Sabtu, 29 Juni 2013

Trading Plan (Rencana Trading)


IHSG per 28 Juni 2013
Kalau sedang tidak malas, saya kadang iseng-iseng trading pake plan atau rencana trading. Ga usah yang muluk-muluk, pilih saham-saham properti yang sedang tren naik saja. Kenapa properti? Pertama harganya relatif murah, kedua volume saham beredarnya juga cukup likuid untuk ditradingkan, ketiga kalau sedang sideways selisihnya tidak terlalu besar sehingga bisa ambil keuntungan 2-5 poin saja.

Saya biasanya memilih saham-saham yang fundamentalnya bagus saja, seperti ASRI, Grup Ciputra (CTRA, CTRP,CTRS) atau Lippo (LPCK,LPKR). Saya pilih ketiga grup ini karena mereka sudah cukup lama berkecimpung di bidang properti. Kelemahan dari saham-saham tersebut adalah kalau sedang diam atau sideways bisa lama sekali, sampai berminggu-minggu. Sebagai investor wanita, saya sih baik-baik saja menunggu lama.
Contoh trading plan saya
Saham
Beli
Target
Timeline (hari bursa)
Toleransi target (±2%)
Cutloss (-4%)
LPKR
1400
1540
5
1470 / 1500
1320
LPCK
8200
9200
5
8700
7850
CTRA
1270
1400
8
1350
1200
CTRP
1200
1270
10
1250
1140
CTRS
3300
3800
10
3600
3000
ASRI
750
830
4
800
700

Contoh di atas untuk trading dengan timeline sedang, yaitu 5-10 hari bursa. Semakin pendek jangka waktu, semakin kecil target yang dipasang. Misal saya antri beli ASRI di 800, tapi cuma ingin trading sehari karena ga sempat ngeliat monitor, ya saja pasang jual di 830, tidak peduli seberapa tinggi harga yang bisa dicapai. Walau ASRI naik jadi 900 pun saya tidak akan menyesal sudah melepasnya di 830, karena dari awal niatnya cuma segitu.

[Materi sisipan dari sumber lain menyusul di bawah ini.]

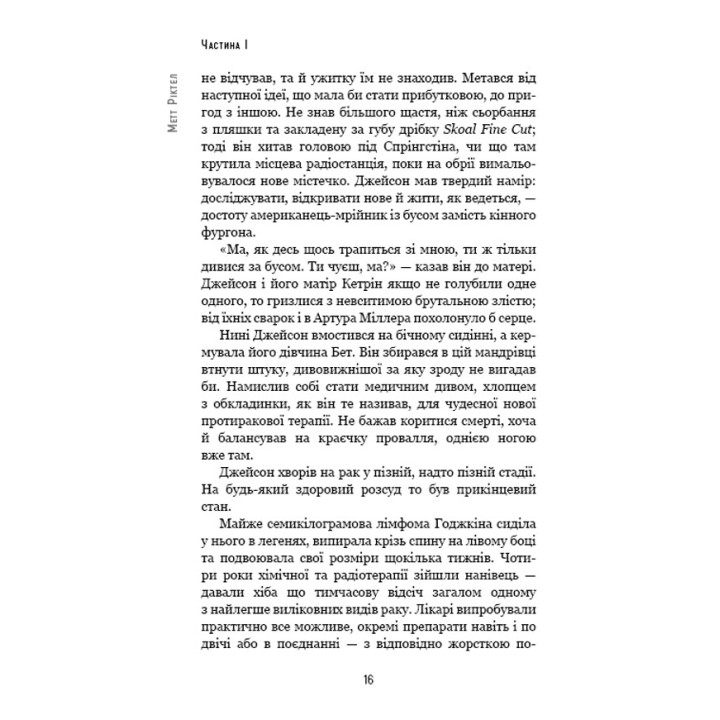 Частина I

Метт Ріктел

не відчував, та й ужитку їм не знаходив. Метався від наступної ідеї, що мала би стати прибутковою, до пригод з іншою. Не знав більшого щастя, ніж сьорбання з пляшки та закладену за губу дрібку Skoal Fine Cut; тоді він хитав головою під Спрінгстіна, чи що там крутила місцева радіостанція, поки на обрії вимальовувалося нове містечко. Джейсон мав твердий намір: досліджувати, відкривати нове й жити, як ведеться, — достоту американець-мрійник із бусом замість кінного фургона.

«Ма, як десь щось трапиться зі мною, ти ж тільки дивися за бусом. Ти чуєш, ма?» — казав він до матері. Джейсон і його матір Кетрін якщо не голубили одне одного, то гризлися з невситимою брутальною злістю; від їхніх сварок і в Артура Міллера похолонуло б серце.

Нині Джейсон вмостився на бічному сидінні, а кермувала його дівчина Бет. Він збирався в цій мандрівці втнути штуку, дивовижнішої за яку зроду не вигадав би. Намислив собі стати медичним дивом, хлопцем з обкладинки, як він те називав, для чудесної нової протиракової терапії. Не бажав коритися смерті, хоча й балансував на краєчку провалля, однією ногою вже там.

Джейсон хворів на рак у пізній, надто пізній стадії. На будь-який здоровий розсуд то був прикінцевий стан.

Майже семикілограмова лімфома Годжкіна сиділа у нього в легенях, випирала крізь спину на лівому боці та подвоювала свої розміри щокілька тижнів. Чотири роки хімічної та радіотерапії зійшли нанівець — давали хіба що тимчасову відсіч загалом одному з найлегше виліковних видів раку. Лікарі випробували практично все можливе, окремі препарати навіть і по двічі або в поєднанні — з відповідно жорсткою по-

16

Kalau sudah punya trading plan, yang paling sulit adalah disiplin melaksanakannya. Terlanjur dijual, eh harganya meroket. Ditunggu lama, harganya ga bergerak atau malah turun. Terlanjur jual rugi (cutloss) malah naik tinggi sekali.

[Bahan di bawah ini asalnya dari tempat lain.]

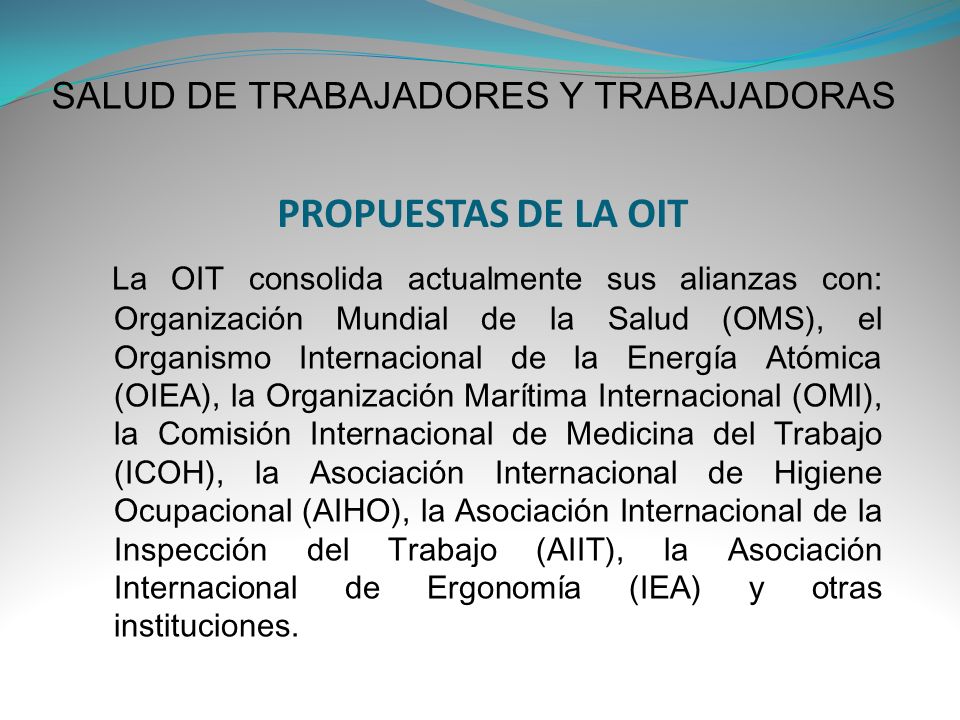 SALUD DE TRABAJADORES Y TRABAJADORAS

PROPUESTAS DE LA OIT

La OIT consolida actualmente sus alianzas con: Organización Mundial de la Salud (OMS), el Organismo Internacional de la Energía Atómica (OIEA), la Organización Marítima Internacional (OMI), la Comisión Internacional de Medicina del Trabajo (ICOH), la Asociación Internacional de Higiene Ocupacional (AIHO), la Asociación Internacional de la Inspección del Trabajo (AIIT), la Asociación Internacional de Ergonomía (IEA) y otras instituciones.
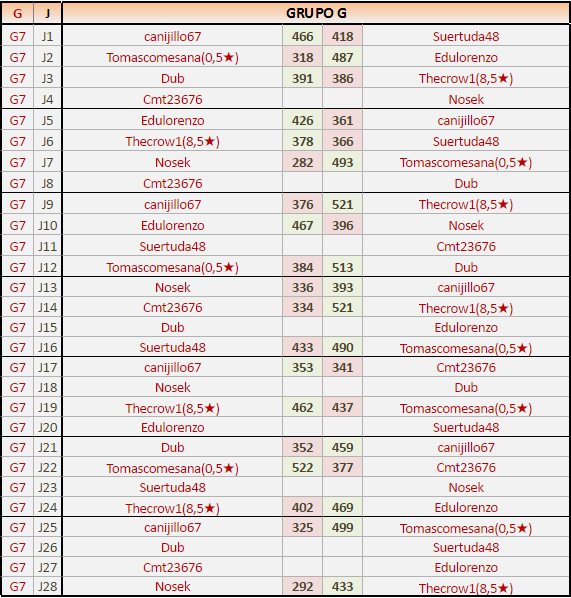 | G | J | GRUPO G | | | |
|---|---|---|---|---|---|
| G7 | J1 | canijillo67 | 466 | 418 | Suertuda48 |
| G7 | J2 | Tomascomesana(0,5★) | 318 | 487 | Edulorenzo |
| G7 | J3 | Dub | 391 | 386 | Thecrow1(8,5★) |
| G7 | J4 | Cmt23676 | | | Nosek |
| G7 | J5 | Edulorenzo | 426 | 361 | canijillo67 |
| G7 | J6 | Thecrow1(8,5★) | 378 | 366 | Suertuda48 |
| G7 | J7 | Nosek | 282 | 493 | Tomascomesana(0,5★) |
| G7 | J8 | Cmt23676 | | | Dub |
| G7 | J9 | canijillo67 | 376 | 521 | Thecrow1(8,5★) |
| G7 | J10 | Edulorenzo | 467 | 396 | Nosek |
| G7 | J11 | Suertuda48 | | | Cmt23676 |
| G7 | J12 | Tomascomesana(0,5★) | 384 | 513 | Dub |
| G7 | J13 | Nosek | 336 | 393 | canijillo67 |
| G7 | J14 | Cmt23676 | 334 | 521 | Thecrow1(8,5★) |
| G7 | J15 | Dub | | | Edulorenzo |
| G7 | J16 | Suertuda48 | 433 | 490 | Tomascomesana(0,5★) |
| G7 | J17 | canijillo67 | 353 | 341 | Cmt23676 |
| G7 | J18 | Nosek | | | Dub |
| G7 | J19 | Thecrow1(8,5★) | 462 | 437 | Tomascomesana(0,5★) |
| G7 | J20 | Edulorenzo | | | Suertuda48 |
| G7 | J21 | Dub | 352 | 459 | canijillo67 |
| G7 | J22 | Tomascomesana(0,5★) | 522 | 377 | Cmt23676 |
| G7 | J23 | Suertuda48 | | | Nosek |
| G7 | J24 | Thecrow1(8,5★) | 402 | 469 | Edulorenzo |
| G7 | J25 | canijillo67 | 325 | 499 | Tomascomesana(0,5★) |
| G7 | J26 | Dub | | | Suertuda48 |
| G7 | J27 | Cmt23676 | | | Edulorenzo |
| G7 | J28 | Nosek | 292 | 433 | Thecrow1(8,5★) |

Misal ada potensi harga naik, kita bisa saja disiplin pada rencana trading kita atau tahan tidak dijual. Dengan catatan kita punya waktu luang buat trading aktif dan siap menanggung risiko kalau turun dalam tidak menyesal.

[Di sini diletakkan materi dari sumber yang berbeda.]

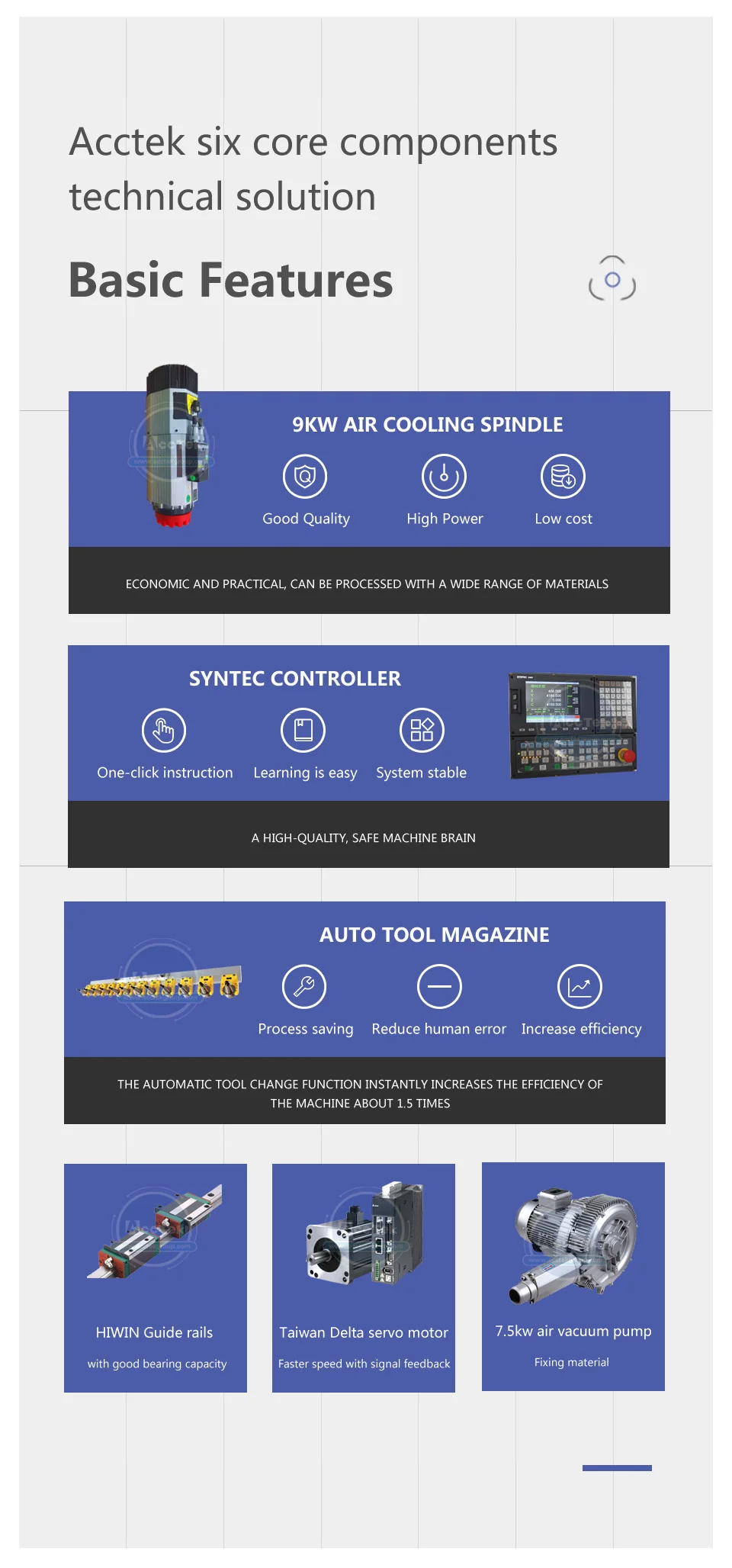 Acctek six core components technical solution

Basic Features

9KW AIR COOLING SPINDLE

Good Quality

High Power

Low cost

ECONOMIC AND PRACTICAL, CAN BE PROCESSED WITH A WIDE RANGE OF MATERIALS

SYNTEC CONTROLLER

One-click instruction

Learning is easy

System stable

A HIGH-QUALITY, SAFE MACHINE BRAIN

AUTO TOOL MAGAZINE

Process saving

Reduce human error

Increase efficiency

THE AUTOMATIC TOOL CHANGE FUNCTION INSTANTLY INCREASES THE EFFICIENCY OF THE MACHINE ABOUT 1.5 TIMES

HIWIN Guide rails

with good bearing capacity

Taiwan Delta servo motor

Faster speed with signal feedback

7.5kw air vacuum pump

Fixing material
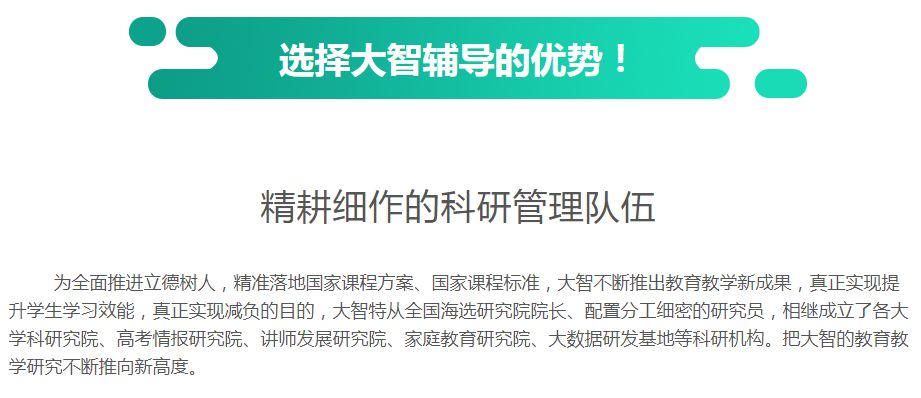 选择大智辅导的优势！

精耕细作的科研管理队伍

为全面推进立德树人，精准落地国家课程方案、国家课程标准，大智不断推出教育教学新成果，真正实现提升学生学习效能，真正实现减负的目的，大智特从全国海选研究院院长、配置分工细密的研究员，相继成立了各大学科研究院、高考情报研究院、讲师发展研究院、家庭教育研究院、大数据研发基地等科研机构。把大智的教育教学研究不断推向新高度。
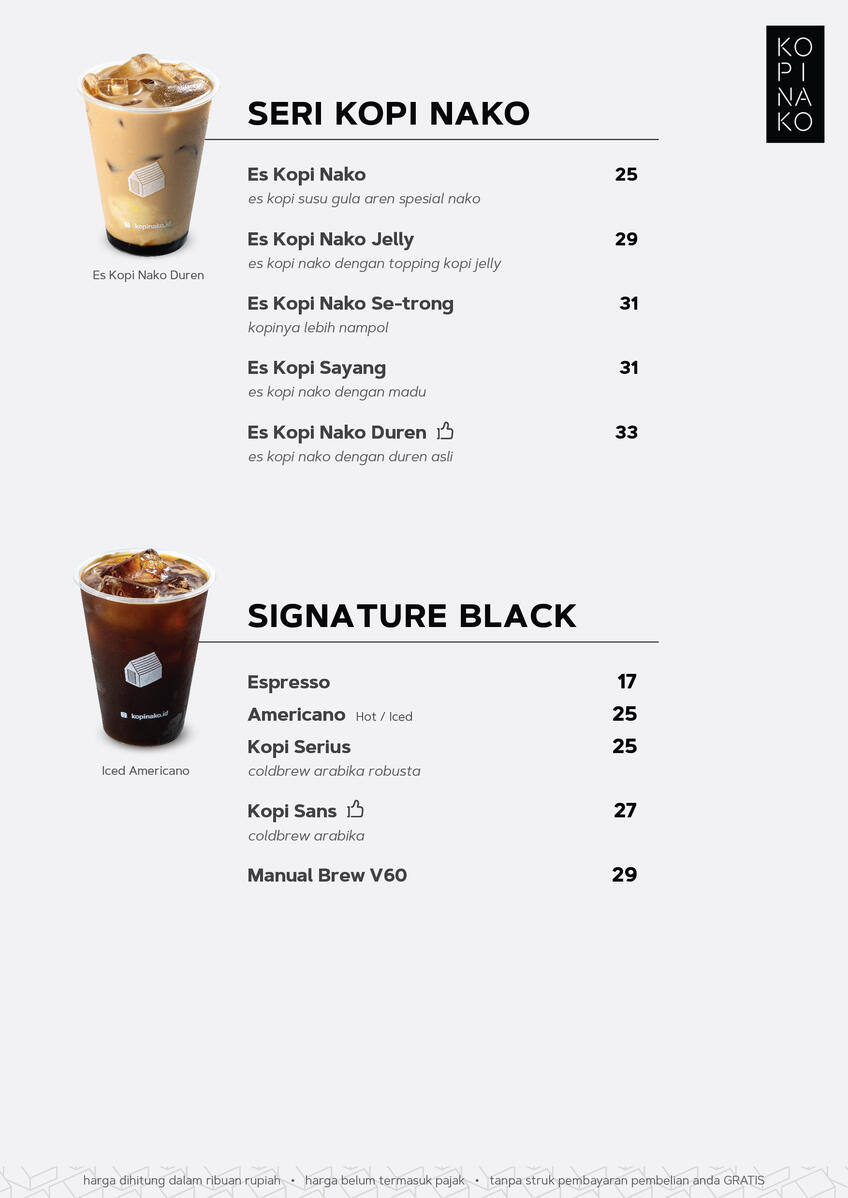 KO
PI
NA
KO

kopinako.id

Es Kopi Nako Duren

SERI KOPI NAKO

Es Kopi Nako 25
es kopi susu gula aren spesial nako

Es Kopi Nako Jelly 29
es kopi nako dengan topping kopi jelly

Es Kopi Nako Se-trong 31
kopinya lebih nampol

Es Kopi Sayang 31
es kopi nako dengan madu

Es Kopi Nako Duren 33
es kopi nako dengan duren asli

kopinako.id

Iced Americano

SIGNATURE BLACK

Espresso 17

Americano Hot / Iced 25

Kopi Serius 25
coldbrew arabika robusta

Kopi Sans 27
coldbrew arabika

Manual Brew V60 29

harga dihitung dalam ribuan rupiah • harga belum termasuk pajak • tanpa struk pembayaran pembelian anda GRATIS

Misal ASRI sedang naik dari 830 ke 870, kita pasang jual di 860. Dalam proses 830 ke 860 kita bisa memindahkan antrian jual kita ke 870. Saat antrian jual di 860 hampir habis dan saham kita belum laku, kita bisa memindahkan lagi ke 880 atau langsung 900. Atau “withdraw/cancel”, menarik antrian jual jika mendadak kita tidak ingin dulu menjualnya dan ingin melihat sampai mana ASRI sanggup naik. Dengan asumsi kita selalu melihat layar software online trading dan koneksi internet kita lancar, kita bisa langsung jual di antrian beli tertinggi saat ASRI mulai diam atau di”guyur” dari 890 ke 880.
Dari pengalaman pribadi saya, metode di atas sangat sulit dilakukan karena butuh konsentrasi tinggi dan koordinasi motorik mata-tangan yang sempurna. Trader-trader yang pernah merasakan bursa pra online trading mungkin sudah sangat terlatih dengan hal di atas.
Saat harga turun naik (seperti 2 minggu ini) saat itulah mental kita diuji. Apakah kita akan berteriak-teriak panik, menangis atau tenang-tenang saja. Umumnya, investor dan trader wanita lebih tenang dan tidak panik karena sudah mengumpulkan opini analis dan menganalisa fundamental saham sebelum memutuskan membeli. Trader pria biasanya panik, bahkan ada yang langsung jual rugi. Investor pria biasanya lebih tenang dengan alasan yang sama dengan trader/investor wanita. Mereka biasanya akan berbagi keadaan serupa beberapa tahun silam saat market bearish.
Kalau kita trader jangka pendek, berpeganglah pada rencana trading. Trading itu seperti bisnis, harus ada aliran dana (cashflow). Kalau tidak disiplin, darimana kita dapat aliran dana? Investor pun harus punya rencana investasi, karena cashflownya bergantung pada dividen suatu saham.